Price Forecast on unknown security

Team Name: 1C3I

Future Plans

We would like to build price models on Forex data with the focus on the short-term mean reversal and pairs trading.
Data would be downloaded from AlphaVantage https://www.alphavantage.co or available on the Quant-Connect platform https://www.quantconnect.com/. Forecast models used would be OU process, LSTM, technical indicators and other appropriated methods based on literature. The price forecast could be used for building trading strategies. Quant-connect allows building and backtesting for strategies.

Inspiration

We build various models using the news data and price data given. We have built a database to effectively manage our data. After aggregation of our data, we have tried various methods to forecast the pricing data, which includes PCA on a list of technical indicators, LSTM Neural Networks and fitting an OU process. We have found that fitting an OU process is the most effective way due to the acf structure of the price data.

What it does

It provides a storage database and codes in python and R that can be used to fit parameters for OU process for interest rates and commodities.

How we built it

We first attempted to apply NLP techniques to the news data, pipeline as follows:

Clean & pre-process (tokenize, stemming, removing stopwords etc) titles.
Use a pretrained word embedding such as GLoVe to obtain word embeddings.
Analyze sentence structure of the news titles.
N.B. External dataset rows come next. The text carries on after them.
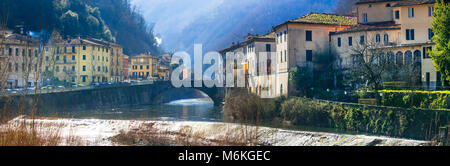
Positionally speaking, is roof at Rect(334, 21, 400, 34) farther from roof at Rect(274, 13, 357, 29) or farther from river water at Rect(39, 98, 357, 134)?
river water at Rect(39, 98, 357, 134)

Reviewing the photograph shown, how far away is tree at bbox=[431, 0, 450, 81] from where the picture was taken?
30094 mm

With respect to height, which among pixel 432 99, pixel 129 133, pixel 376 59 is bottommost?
pixel 129 133

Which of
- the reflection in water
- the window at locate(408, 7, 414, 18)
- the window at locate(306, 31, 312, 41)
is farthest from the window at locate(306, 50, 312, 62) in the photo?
the reflection in water

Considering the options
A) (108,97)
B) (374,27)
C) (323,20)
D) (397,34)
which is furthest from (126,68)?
(397,34)

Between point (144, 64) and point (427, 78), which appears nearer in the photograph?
point (427, 78)

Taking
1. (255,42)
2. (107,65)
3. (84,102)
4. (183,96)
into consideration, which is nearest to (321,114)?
(255,42)

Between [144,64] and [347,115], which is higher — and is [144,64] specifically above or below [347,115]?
above

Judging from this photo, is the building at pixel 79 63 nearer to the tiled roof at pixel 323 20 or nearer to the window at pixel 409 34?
the tiled roof at pixel 323 20

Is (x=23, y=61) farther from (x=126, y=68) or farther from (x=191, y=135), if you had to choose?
(x=126, y=68)

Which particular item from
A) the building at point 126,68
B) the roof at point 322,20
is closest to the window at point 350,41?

If relatively simple, e.g. no negations of negations, taking the mean of word vectors might be sufficient to obtain a good event embedding. Otherwise more complicated procedures would be required such as Skip-thoughts/Quick-thoughts. In the end we disregarded this method due to the following,
We don't know what industry our mysterious price ticker is related to, we cannot filter out the relevant news and it would add a large amount of noise to our data

Challenges we ran into

We have build ways to summarise the news data and we have used the news count in each hour as an approximate of volume to build our technical indicators. However, looking at the correlation of the news count and technical indicators to the price in the heat map shows that the predictive power of these indicators to the security is relatively low. Therefore, we have to explore other ways to complete our time forecast.

The raw data is given at the millisecond level which requires lots of pre-processing. By resampling into time-scales of order hours, we were not able to obtain useful information as the smoothing effect combined with the extremely insignificant price changes lead to over 10000 of our 35000 data points being 0 in percentage change in price. We attempted to tackle this problem by normalizing our data points but this would introduce a significant lookahead bias.